Their paper, titled “Redistributive Monetary Policy,” was presented at an annual event hosted by the Federal Reserve Bank of Kansas City in Jackson Hole, Wyo. The symposium drew economists, academics and leading central bankers, like chairman of the Federal Reserve and former economics department chair Ben Bernanke, to look at issues and trends in the economy. Four University professors attended the Wyoming conference, which was held over Labor Day weekend.
Economics professor Alan Blinder ’67, who also attended the event in Jackson Hole, described the study as the culmination of Brunnermeier’s and Sannikov’s larger academic work.
“The paper itself is a summary or explanation of a whole line of research that the two of them have been doing, which is an innovative way of looking at monetary policy or, more generally, what central banks do especially in times of crisis or near crisis,” Blinder said.

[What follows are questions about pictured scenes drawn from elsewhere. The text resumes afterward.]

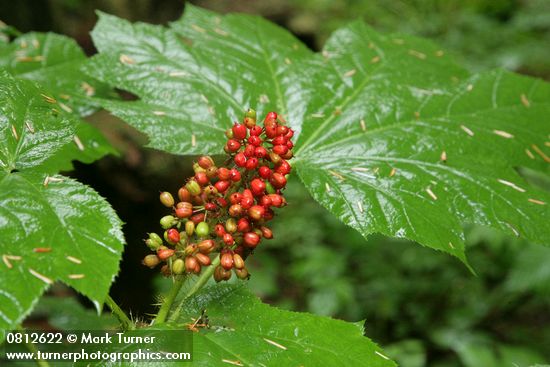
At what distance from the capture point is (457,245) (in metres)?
1.82

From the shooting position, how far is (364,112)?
2359 millimetres

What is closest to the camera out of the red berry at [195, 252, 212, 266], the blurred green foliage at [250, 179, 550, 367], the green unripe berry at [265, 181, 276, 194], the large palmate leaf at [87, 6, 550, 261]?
the red berry at [195, 252, 212, 266]

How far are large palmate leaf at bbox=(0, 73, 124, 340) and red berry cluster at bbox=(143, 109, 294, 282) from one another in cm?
25

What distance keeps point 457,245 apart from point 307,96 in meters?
0.97

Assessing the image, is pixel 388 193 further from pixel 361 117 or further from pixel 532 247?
pixel 532 247

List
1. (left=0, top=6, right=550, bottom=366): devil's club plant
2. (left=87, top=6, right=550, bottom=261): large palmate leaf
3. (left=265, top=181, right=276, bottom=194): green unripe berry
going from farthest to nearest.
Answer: (left=87, top=6, right=550, bottom=261): large palmate leaf → (left=265, top=181, right=276, bottom=194): green unripe berry → (left=0, top=6, right=550, bottom=366): devil's club plant

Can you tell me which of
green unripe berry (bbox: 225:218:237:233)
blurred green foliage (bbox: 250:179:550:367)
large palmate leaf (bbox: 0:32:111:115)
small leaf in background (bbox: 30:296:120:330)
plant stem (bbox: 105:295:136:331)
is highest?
green unripe berry (bbox: 225:218:237:233)

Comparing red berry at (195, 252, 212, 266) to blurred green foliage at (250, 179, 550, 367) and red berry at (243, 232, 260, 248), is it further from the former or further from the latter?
blurred green foliage at (250, 179, 550, 367)

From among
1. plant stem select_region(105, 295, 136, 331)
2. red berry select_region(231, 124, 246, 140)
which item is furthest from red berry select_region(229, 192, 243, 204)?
plant stem select_region(105, 295, 136, 331)

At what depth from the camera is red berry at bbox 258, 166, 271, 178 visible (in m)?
1.64

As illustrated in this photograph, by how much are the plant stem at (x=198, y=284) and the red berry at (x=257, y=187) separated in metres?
0.26

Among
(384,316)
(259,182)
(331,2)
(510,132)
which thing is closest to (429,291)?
(384,316)

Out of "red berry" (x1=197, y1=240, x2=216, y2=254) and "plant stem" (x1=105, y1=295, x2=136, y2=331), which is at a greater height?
"red berry" (x1=197, y1=240, x2=216, y2=254)

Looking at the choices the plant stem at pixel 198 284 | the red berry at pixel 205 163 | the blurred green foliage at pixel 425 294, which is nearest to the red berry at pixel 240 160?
the red berry at pixel 205 163
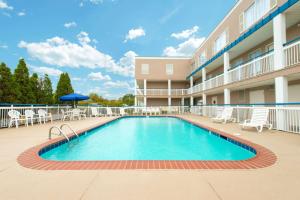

In “Redistributive Monetary Policy,” Brunnermeier and Sannikov discuss how financial events can cause redistribution effects. The paper consists of two sections, in which they first discuss how redistribution works before delving into three “stability concepts,” which are ways of stabilizing an economy during crisis.
Sannikov said the research team became interested in the topic as the economy began to deteriorate four years ago.
“When the [2008 financial] crisis happened, we saw it as a calling for putting our issues together to try to write models that make better sense of what’s going on in financial stability in general,” Sannikov explained.
In the first part of the paper, Sannikov and Brunnermeier argue that the funds should be redistributed to the sector that is most impaired by the crisis. According to them, in the United States, that would be the housing sector.
In the second part of the paper, they noted three “stability concepts” that can calm the economy: financial stability, price stability and fiscal debt sustainability. The two professors stressed the idea that the three concepts should not be examined separately, but rather looked at as a whole — the concepts coincide with and affect each other. Financial stability and price stability are very linked, Brunnermeier explained.
“What we want is to bring this together in one common model framework in order to show the interlinkages, and that’s a whole research agenda. It will take a long time to really fully integrate that,” Brunnermeier explained.
Brunnermeier explained two different ways out of the financial crisis if the fiscal debt of the United States is not sustainable. He claims that if the inflationary and the deflationary forces drift too far off balance, “the system is very unforgiving to mistakes.”
The research paper goes into great detail about the financial sector and the role the banks play in the current economic situation, claiming that problems seem to arise with the inability of the banks to lend more.
“This slows down the growth of the real economy as well as the tax revenue for the sovereign,” the professors write in the paper.
The researchers said that the theoretical, counterfactual nature of their work made it difficult to conclude what would have happened had the policy been different.
At the conference, though, there was more than just the presentation of policy papers. The two professors said they enjoyed visiting Jackson Hole and were especially impressed by the area’s beautiful scenery and hiking trails.
“This is a place where we can definitely see the impact of our research in the real world. It is also an event where we can learn much more about the practice of implementing policy,” Sannikov said.
Brunnermeier is teaching two classes this fall on asset pricing. Sannikov is not instructing this semester, though he has taught about corporate finance and game theory in the past.